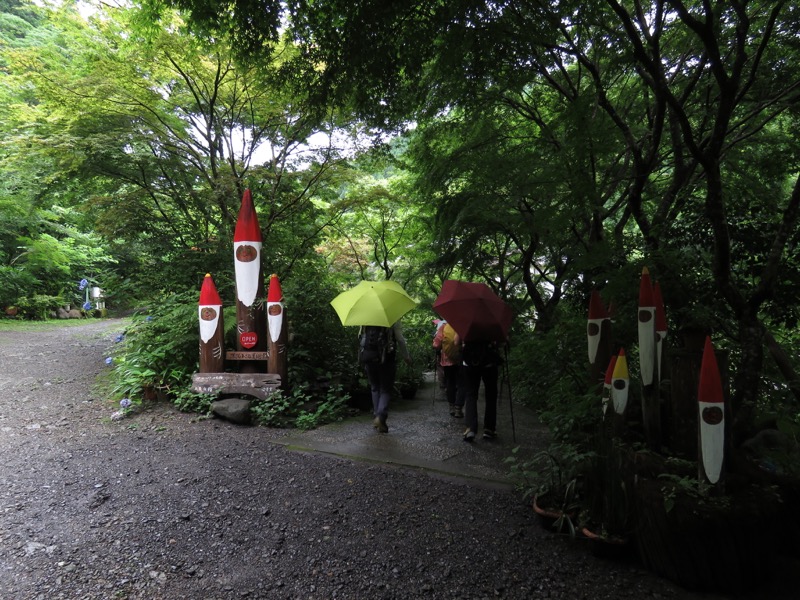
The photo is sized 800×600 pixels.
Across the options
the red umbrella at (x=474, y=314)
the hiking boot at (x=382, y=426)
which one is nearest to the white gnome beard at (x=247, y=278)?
the hiking boot at (x=382, y=426)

= = = =

> To be done
Please convert the items above into a two-column CSV with the headers text and answer. Give one row per item, with the item's text and its answer each in a single quoted field, line breaks replaced by spaces and the pictures left out.

> Exercise solution
text,answer
"The photo is sized 800×600 pixels. Across the options the red umbrella at (x=474, y=314) the hiking boot at (x=382, y=426) which one is nearest to the white gnome beard at (x=247, y=278)?","the hiking boot at (x=382, y=426)"